Acórdão nº 223/12.0TBGRD.C1.S1 de Supremo Tribunal de Justiça (Portugal), 22 de Fevereiro de 2018

Magistrado ResponsávelTOMÉ GOMES
Data da Resolução22 de Fevereiro de 2018
EmissorSupremo Tribunal de Justiça (Portugal)

Acordam da 2.ª Secção do Supremo Tribunal de Justiça: I – Relatório 1. AA e cônjuge BB (A.A) instauraram, em 14/02/2012, ação declarativa, sob a forma de processo ordinário, contra CC, alegando, em síntese, que: .

Os A.A. adquiriram a propriedade de um prédio urbano composto de rés-do-chão, 1.º andar e sótão, sito em Quintais …, da freguesia de …, inscrito na respetiva matriz sob o art. 529, descrito na Conservatória do Registo Predial da Guarda e inscrito a seu favor sob o número de ficha 5…/19…3; .

O referido prédio foi cedido, em 1989, pelos pais do A. para construção de um edifício destinado a comércio, o qual veio a ser construído pelo A., a expensas suas, tendo ainda adquirido os bens que compõem o respetivo recheio; .

O A. está na posse do mesmo há mais de 30 anos, de forma pública, sem oposição de ninguém e agindo como seu proprietário; .

O edifício comporta um café e um mini-mercado, ambos explorados pelo A., ininterruptamente, durante 17 anos, tendo depois o café sido encerrado; .

Após ter encerrado o café e emigrado, o A. teve conhecimento que um terceiro, sem a sua autorização e contra a sua vontade, ocupou o imóvel, alegando que o entregaria logo que os A.A. regressassem a Portugal, o que não veio a ocorrer, permanecendo o terceiro com as chaves do imóvel.

Concluíram os A.A. a pedir: a) – o reconhecimento de que o A. é dono e legítimo possuidor, com exclusão de outrem, do sobredito prédio; b) – o reconhecimento de que o A., mesmo que outro título não houvesse, adquiriu a propriedade do imóvel por usucapião e acessão industrial imobiliária no ano de 1989; c) – a condenação dos R.R. a entregar ao A., livre e devoluto, o referido imóvel com todos os seus componentes, no prazo de 10 dias, sob pena de, não o fazendo, pagarem aos A.A. € 15,00 por cada dia de atraso.

  1. Os R.R. apresentaram contestação-reconvenção, deduzindo ainda a intervenção principal de DD e cônjuge EE, alegando que: .

    O estabelecimento de que o A. marido se arroga proprietário foi construído pelos seus pais, DD e EE, e por estes sempre explorado, tendo sido eles a suportar todas as despesas inerentes à respetiva construção e funcionamento; .

* _DADOS FORNECIDOS_:
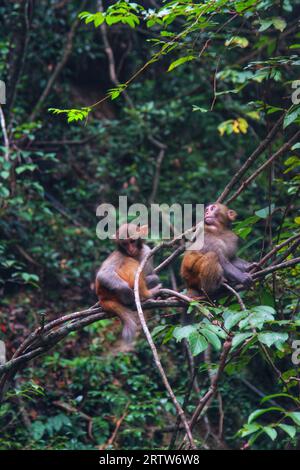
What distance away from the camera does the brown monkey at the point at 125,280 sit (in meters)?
5.61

* _INSTRUÇÕES DAS TAREFAS_:
(1) Diga se cada afirmação concorda com o acórdão, respondendo sim ou não e citando as palavras do texto que decidem. (a) O prédio foi cedido pelos pais do autor em 1989. (b) O café e o mini-mercado foram explorados pelo autor durante 30 anos. (c) Os autores pedem € 15,00 por cada dia de atraso na entrega do imóvel.
(2) Transcreva do acórdão o trecho que começa nas palavras "Acórdão nº 223/12.0TBGRD.C1.S1" e pare logo após as palavras "síntese, que: .".
(3) Reescreva de forma mais curta o parágrafo do acórdão que começa por "Após ter encerrado o café", mantendo as informações principais.
Os dados não contam para nada neste exercício.

* _LISTA DE RESPOSTAS_:
(1)
(a) Sim: "O referido prédio foi cedido, em 1989, pelos pais do A."
(b) Não: "ambos explorados pelo A., ininterruptamente, durante 17 anos"
(c) Sim: "pagarem aos A.A. € 15,00 por cada dia de atraso"

(2)
Acórdão nº 223/12.0TBGRD.C1.S1 de Supremo Tribunal de Justiça (Portugal), 22 de Fevereiro de 2018

Magistrado ResponsávelTOMÉ GOMES
Data da Resolução22 de Fevereiro de 2018
EmissorSupremo Tribunal de Justiça (Portugal)

Acordam da 2.ª Secção do Supremo Tribunal de Justiça: I – Relatório 1. AA e cônjuge BB (A.A) instauraram, em 14/02/2012, ação declarativa, sob a forma de processo ordinário, contra CC, alegando, em síntese, que: .

(3) Depois de fechar o café e emigrar, o autor soube que um terceiro tinha ocupado o imóvel sem a sua autorização e contra a sua vontade. Esse terceiro disse que o devolveria quando os autores voltassem a Portugal. Isso não aconteceu, e ele continuou com as chaves do imóvel.